In order to resolve the technical problems described above, a large variety of bituminous compositions and application processes have been proposed.
The state of the art includes studies that propose using waxes with a high melting point, which makes it possible to reduce the manufacturing and placement temperature of the mixture by a few degrees. However, using these waxes increases the asphalt viscosity at low temperatures, making the asphalt fragile and brittle. Likewise, patent U.S. Pat. No. 6,588,974 relates to a bitumen or asphalt for the production of an asphalt surface course or asphalt mixture; the bitumen or asphalt contains a proportion of paraffin obtained by means of the Fischer-Tropsch synthesis process (FT paraffin). The invention relates to an asphalt or bituminous mixture and to a method for producing a corresponding road or roadway and/or a filler/coating with asphalt.
The state of the art also includes additives that comprise different types of copolymers. Thus, patent U.S. Pat. No. 4,818,367 relates to a composition for an asphalt mixture that contains a copolymer of olefin with anhydride or nitrile, and an unsaturated elastomer that contains at least two terminal groups, each with an active hydrogen, a halogen, an epoxy oxygen or a cyanocarbon. The composition may be prepared by copolymerizing an olefin with an anhydride or a nitrile in the presence of a free-radical initiator and, subsequently, mixing the copolymer with the asphalt and the elastomer.

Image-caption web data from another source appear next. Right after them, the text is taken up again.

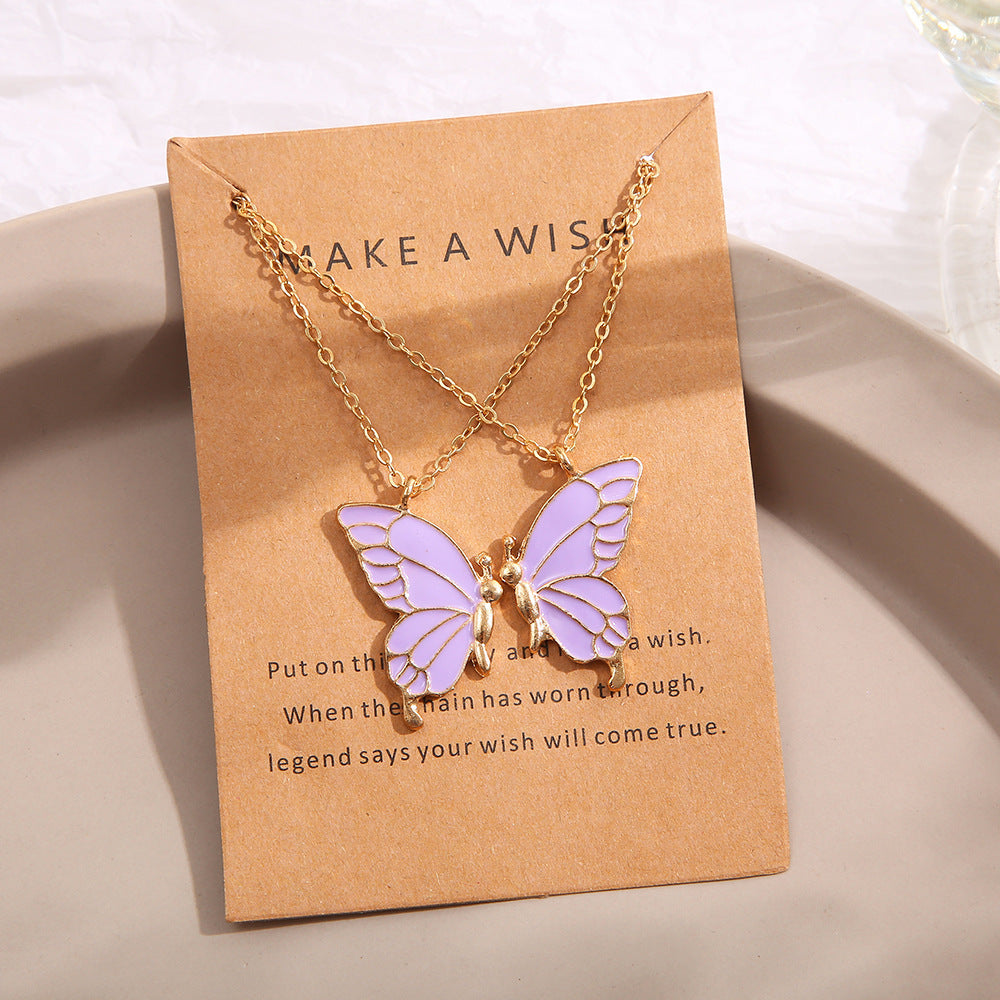 Creative Butterfly Paper Card Inclined Yellow Necklaces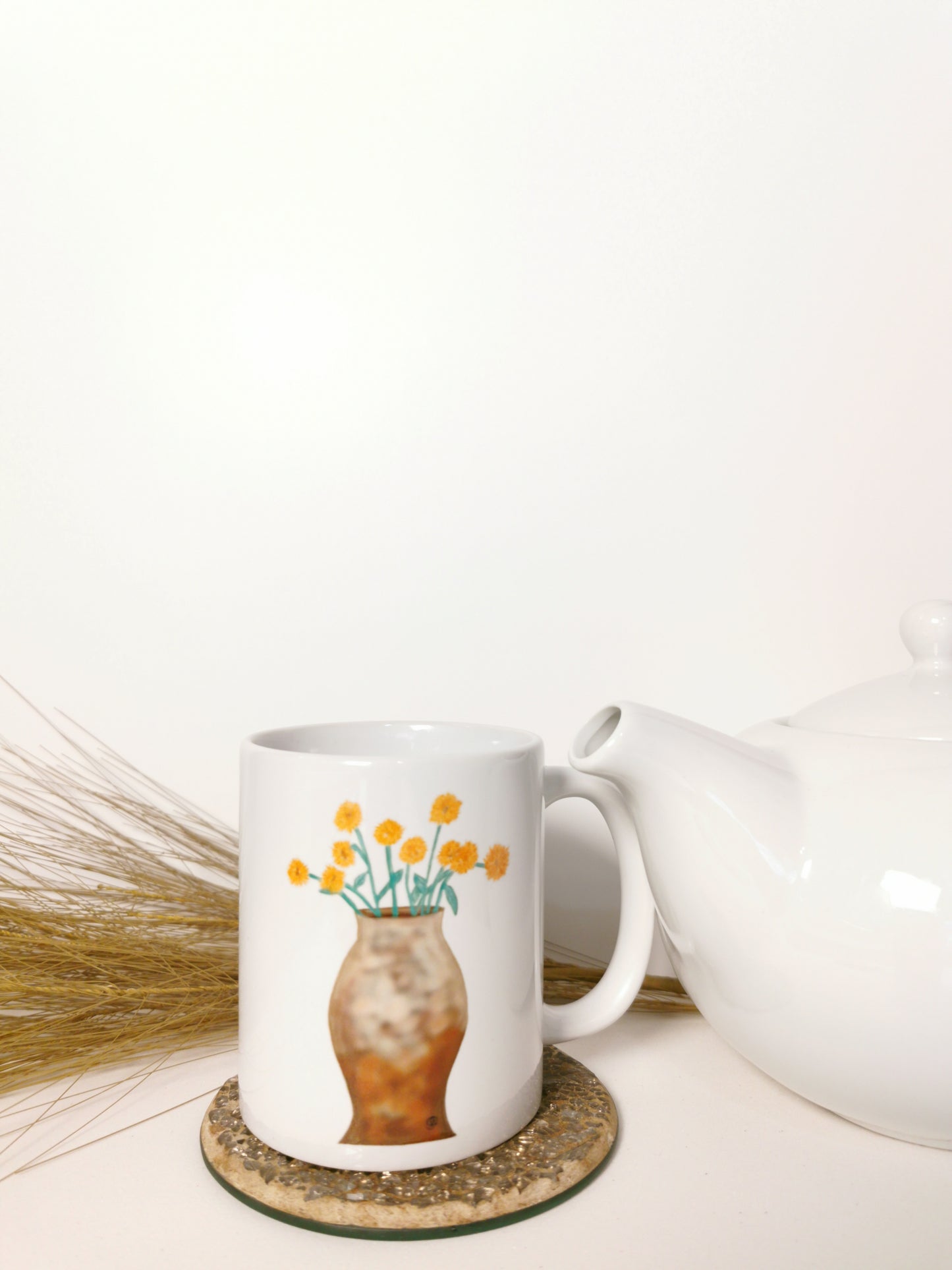 Orange Chrysanthemum Flowers  11oz Coffee Mug, Ceramic, White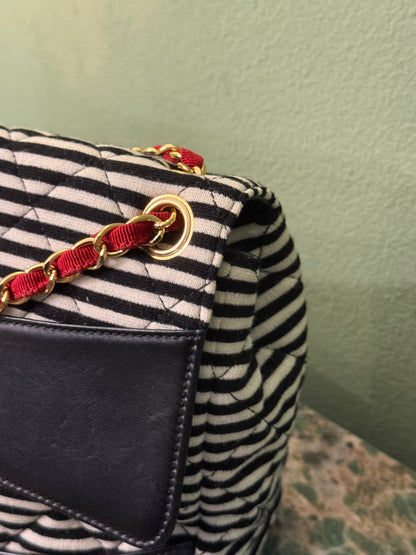 CHAMEL STRIPED JUMBO COCO SAILOR SHOULDER BAG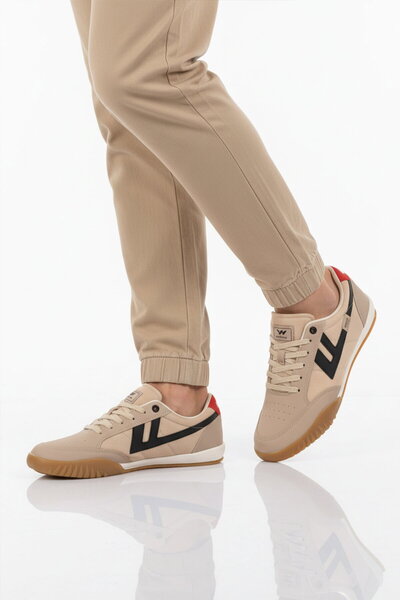 WALKWAY Pantofi sport pentru bărbați, bej, cu șireturi, ușori și flexibili, A...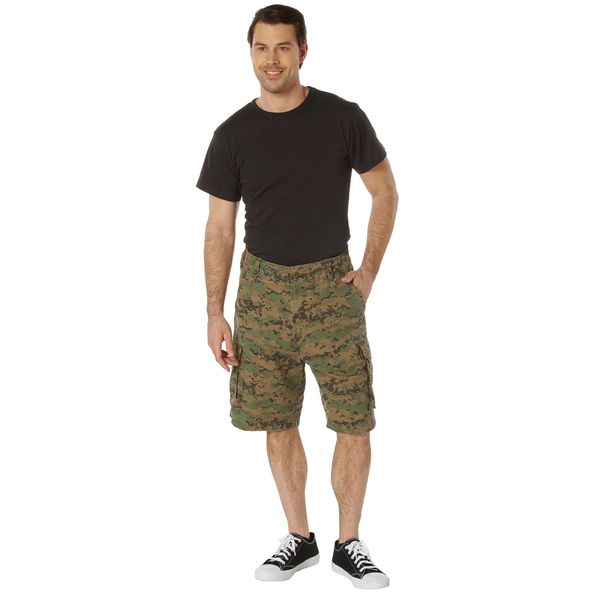 Rothco Vintage Camo Paratrooper Cargo Shorts | Woodland Digital Camo | 2591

The copolymer may be initially mixed with a mixture of petroleum oil, then with the elastomer and, finally, with the asphalt. The copolymer may be a polyanhydride of maleic anhydride and 1-octadecane and the elastomer may be a terminal hydroxy-polybutadiene.
The state of the art also includes asphalt compositions that comprise amine-type emulsifiers. Thus, for example, patent JP 163100 discloses suitable liquid emulsifiers to prepare an asphalt emulsion that contain at least one amine compound selected from monoamines and polyamines, with between 8 and 22 carbon atoms in the aliphatic hydrocarbon group and at least one carboxylic acid, which is selected from saturated straight-chain carboxylic acids with an increasing number of carbon atoms; saturated branched-chain carboxylic acids with between 4 and 18 carbon atoms; unsaturated straight-chain carboxylic acids with between 12 and 18 carbon atoms; saturated carboxylic acids each containing a naphthene ring and between 5 and 18 carbon atoms; aromatic carboxylic acids each containing a benzene ring and between 7 and 18 carbon atoms; and dimer acids primarily composed of a dicarboxylic acid with 36 carbon atoms; the proportion by weight between the amine compound and the carboxylic acid ranges between 4/1 and 2/3.
Despite the inventions disclosed in the state of the art, there is still a need to obtain warm asphalt compositions that have mechanical properties similar to those of hot mixtures, and which exhibit a satisfactory behaviour in terms of compaction degree, adhesion and resistance to oxidation and fatigue.